Directions:
1 > In the text on museum closures, shorten the paragraph that begins "To recall, we have built a web-scraping tool" and keep its main facts.
2 > Duplicate the part of the text on museum closures that opens with the words containing "When we set" and closes with "(the red line).".
3 > According to the text on museum closures, what period does the graph plot?

Long closures after lockdown

When we set out to collect data on museums during the pandemic, we were eager to explore how long they remained closed and if they had reopened. The results were not what we expected and finding out why proved a more complicated process than we had anticipated.  

To recall, we have built a web-scraping tool to identify words that indicate open/closed on museum websites. Monthly website snapshots allowed us to see how these indicators changed over time and the graph below plots the period between March and November 2021. As you can see, and as we might expect, the references to closure (the blue line) drop and the references to opening increase (the red line).  

A graph showing indicators of museum website language during 2021. The vertical axis shows the number of museums. The horizontal axis shows the date the websites were accessed. There are six lines on the graph. From top to bottom, a green line shows online engagement; a purple line shows intent to reopen; a blue line shows closed currently; a red line shows open currently; a brown line shows staff working; a yellow line shows funding. The lines are explained in more detail in the text of this blog post.

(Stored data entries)
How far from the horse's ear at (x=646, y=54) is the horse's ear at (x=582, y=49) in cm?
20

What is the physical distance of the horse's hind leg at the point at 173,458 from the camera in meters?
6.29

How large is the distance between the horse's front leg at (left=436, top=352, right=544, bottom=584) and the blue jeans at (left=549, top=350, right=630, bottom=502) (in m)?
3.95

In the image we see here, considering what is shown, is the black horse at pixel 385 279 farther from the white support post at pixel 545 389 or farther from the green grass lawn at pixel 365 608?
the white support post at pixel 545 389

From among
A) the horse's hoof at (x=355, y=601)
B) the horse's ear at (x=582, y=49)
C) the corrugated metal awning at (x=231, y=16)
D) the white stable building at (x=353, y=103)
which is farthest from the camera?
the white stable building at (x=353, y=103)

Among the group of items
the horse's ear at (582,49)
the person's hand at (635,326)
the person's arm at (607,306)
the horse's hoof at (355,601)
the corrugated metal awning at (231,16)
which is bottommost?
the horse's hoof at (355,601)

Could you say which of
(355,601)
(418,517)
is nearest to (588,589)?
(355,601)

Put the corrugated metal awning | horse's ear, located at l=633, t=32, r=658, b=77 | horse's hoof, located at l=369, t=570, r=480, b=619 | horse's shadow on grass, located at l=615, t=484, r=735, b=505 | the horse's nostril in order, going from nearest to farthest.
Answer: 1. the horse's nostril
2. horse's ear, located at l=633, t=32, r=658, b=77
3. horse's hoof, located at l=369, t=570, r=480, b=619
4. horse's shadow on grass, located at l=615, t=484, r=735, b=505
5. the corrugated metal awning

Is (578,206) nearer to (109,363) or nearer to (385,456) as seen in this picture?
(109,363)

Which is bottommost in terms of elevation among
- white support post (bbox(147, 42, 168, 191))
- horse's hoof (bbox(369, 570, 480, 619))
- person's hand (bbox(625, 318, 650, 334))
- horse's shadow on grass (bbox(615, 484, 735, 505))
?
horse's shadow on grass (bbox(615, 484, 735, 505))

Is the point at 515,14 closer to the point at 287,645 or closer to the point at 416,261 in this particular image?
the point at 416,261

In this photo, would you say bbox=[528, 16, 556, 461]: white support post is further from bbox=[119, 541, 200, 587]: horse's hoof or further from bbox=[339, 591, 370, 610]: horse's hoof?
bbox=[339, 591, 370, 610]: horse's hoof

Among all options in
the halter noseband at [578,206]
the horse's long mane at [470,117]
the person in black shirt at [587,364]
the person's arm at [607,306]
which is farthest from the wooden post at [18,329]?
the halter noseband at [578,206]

Answers to the problems:
1 > A web-scraping tool finds words on museum websites that signal whether a museum is open or closed. Monthly snapshots of the websites show how these signals changed over time, and the graph covers March to November 2021. As expected, references to closure (blue line) fall and references to opening (red line) rise.

2 >
When we set out to collect data on museums during the pandemic, we were eager to explore how long they remained closed and if they had reopened. The results were not what we expected and finding out why proved a more complicated process than we had anticipated.  

To recall, we have built a web-scraping tool to identify words that indicate open/closed on museum websites. Monthly website snapshots allowed us to see how these indicators changed over time and the graph below plots the period between March and November 2021. As you can see, and as we might expect, the references to closure (the blue line) drop and the references to opening increase (the red line).

3 > March to November 2021.